Still, Idaho’s policy prohibits insurers from entirely separating their ACA customers from the new enhanced short-term market. When insurance carriers propose rate changes, they start with an “index” rate. That rate must reflect the combined medical costs of both their ACA plans and enhanced short-term plans, said Cameron, the Idaho insurance director. If the new plans bring enough healthy uninsured people back to the market, he said it could reduce premiums for ACA plans as well.
The number of people without health insurance in Idaho fell significantly after the Affordable Care Act took effect in 2014, declining from 16% in 2013 to 11% in 2018, according to state data. Idaho requires that insurers selling the new short-term plans also sell ACA coverage. People will still be able to use federal subsidies for ACA plans if they qualify.
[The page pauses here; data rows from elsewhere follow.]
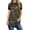 Camouflage 2, variant on Women Camouflage Printed Colorblock Round Neck Long Sleeve Tunic Top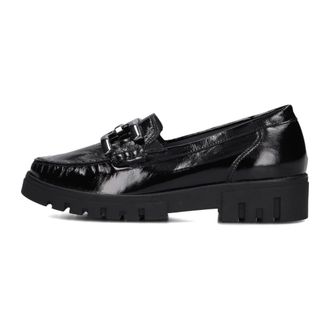 Waldl&auml;ufer Schoenen, Dames, Zwart, 38 1/2 EU, Dames Instappers H Serena Zwart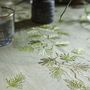 Table linen - Ramage Khaki - Embroidered Linen Tablecloth - ALEXANDRE TURPAULT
The state first proposed allowing health plans that didn’t meet the ACA’s rules in 2018 under Republican then-Governor Butch Otter, who cited “the overreaching, intrusive nature of Obamacare” in an executive order. The U.S. Centers for Medicare and Medicaid Services blocked that proposal, saying it might violate the ACA. But CMS encouraged Idaho to try again under the authority of Trump’s short-term health plan rule.
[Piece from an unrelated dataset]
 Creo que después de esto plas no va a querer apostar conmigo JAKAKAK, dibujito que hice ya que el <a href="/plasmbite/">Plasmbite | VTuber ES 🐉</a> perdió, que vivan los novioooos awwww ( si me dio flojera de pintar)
The American Academy of Actuaries warned that Idaho's earlier proposal “would lead to a deterioration of the state's ACA market.” The group said it hasn't yet evaluated the new plans.
The Trump administration tried to repeal Obamacare in Congress and is fighting the law in court. Congress has declined to take up legislation to stabilize the ACA markets and bring down premiums. President Donald Trump has vowed to “let ObamaCare fail;” some of the law’s advocates say permitting Idaho’s enhanced short-term coverage will further that goal.
“There’ve been a number of red states with political leadership that just hates Obamacare, that has been looking for ways to undermine the reforms and ultimately kind of blow it up,” said Pollitz, the senior fellow at the Kaiser Family Foundation. “Idaho has kind of been at the front of that parade for a couple of years now, but they’re not the only ones.”
Cameron said such criticism is misguided. “The reality is you’ve got to bring the healthy people back into the marketplace,” he said.